CORTEZ, Colo. - Spirits are taking revenge, some American Indians believe.

Deer and elk sensed the wrath of spirits deep in the Earth, fleeing Mesa Verde National Park before a wildfire raced through the heart of the nation's largest archaeological preserve.

From quietly watching and listening to natural signs, other Indians believe the fire was predestined. They believe spirits have controlled the fight to put out the blaze, regardless of firefighters' high-tech radios and helicopters.

"I saw a spirit from the corner of my eye," said Dewey M. Neck, crew boss of a team of Sioux firefighters from the Rosebud Reservation in South Dakota.

The wraith shimmered in the heat and writhed in the columns of smoke, he said.

"I didn't want to look at it, but I can feel the spirits here," Neck said. "When I first came here, I didn't feel it, but I know they're here."

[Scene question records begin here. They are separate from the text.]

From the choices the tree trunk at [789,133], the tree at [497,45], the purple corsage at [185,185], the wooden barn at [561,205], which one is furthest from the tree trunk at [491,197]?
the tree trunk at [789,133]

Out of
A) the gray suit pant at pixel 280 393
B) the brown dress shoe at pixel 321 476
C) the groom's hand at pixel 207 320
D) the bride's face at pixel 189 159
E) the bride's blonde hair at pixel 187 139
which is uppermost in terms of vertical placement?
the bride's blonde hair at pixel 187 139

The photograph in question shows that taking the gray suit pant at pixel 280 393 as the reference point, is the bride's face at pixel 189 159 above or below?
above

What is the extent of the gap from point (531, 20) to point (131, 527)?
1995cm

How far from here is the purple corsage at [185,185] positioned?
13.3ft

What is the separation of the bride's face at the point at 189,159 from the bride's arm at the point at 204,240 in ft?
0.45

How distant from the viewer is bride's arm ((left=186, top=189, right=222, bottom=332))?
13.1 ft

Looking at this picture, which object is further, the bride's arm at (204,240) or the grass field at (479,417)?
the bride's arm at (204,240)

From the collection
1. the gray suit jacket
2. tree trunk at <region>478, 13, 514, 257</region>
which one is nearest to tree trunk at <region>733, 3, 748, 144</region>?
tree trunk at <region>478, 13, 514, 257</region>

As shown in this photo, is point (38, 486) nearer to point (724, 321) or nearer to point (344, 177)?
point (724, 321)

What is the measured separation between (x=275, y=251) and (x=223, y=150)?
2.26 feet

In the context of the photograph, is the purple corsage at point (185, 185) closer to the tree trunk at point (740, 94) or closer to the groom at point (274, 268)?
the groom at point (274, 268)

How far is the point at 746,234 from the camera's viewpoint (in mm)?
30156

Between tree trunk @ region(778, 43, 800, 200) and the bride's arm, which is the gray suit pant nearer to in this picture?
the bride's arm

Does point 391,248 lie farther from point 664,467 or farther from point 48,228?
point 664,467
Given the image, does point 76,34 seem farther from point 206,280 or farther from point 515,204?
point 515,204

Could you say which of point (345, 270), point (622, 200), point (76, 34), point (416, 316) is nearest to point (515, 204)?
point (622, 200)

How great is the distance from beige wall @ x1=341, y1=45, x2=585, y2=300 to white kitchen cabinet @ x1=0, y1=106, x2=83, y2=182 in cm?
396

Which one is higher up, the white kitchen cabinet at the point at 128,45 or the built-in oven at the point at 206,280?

Respectful, stoic reserve is the attitude of many of the American Indian firefighters, who fought the raging fire for 10 days to near containment this weekend. The blaze consumed 23,000 acres and came within a mile and a half of Mesa Verde's famous ruins. When the ashes cool, federal archaeologists will scour the charred acres for new clues to the ancient people who inhabited the cliff dwellings 1,400 year ago.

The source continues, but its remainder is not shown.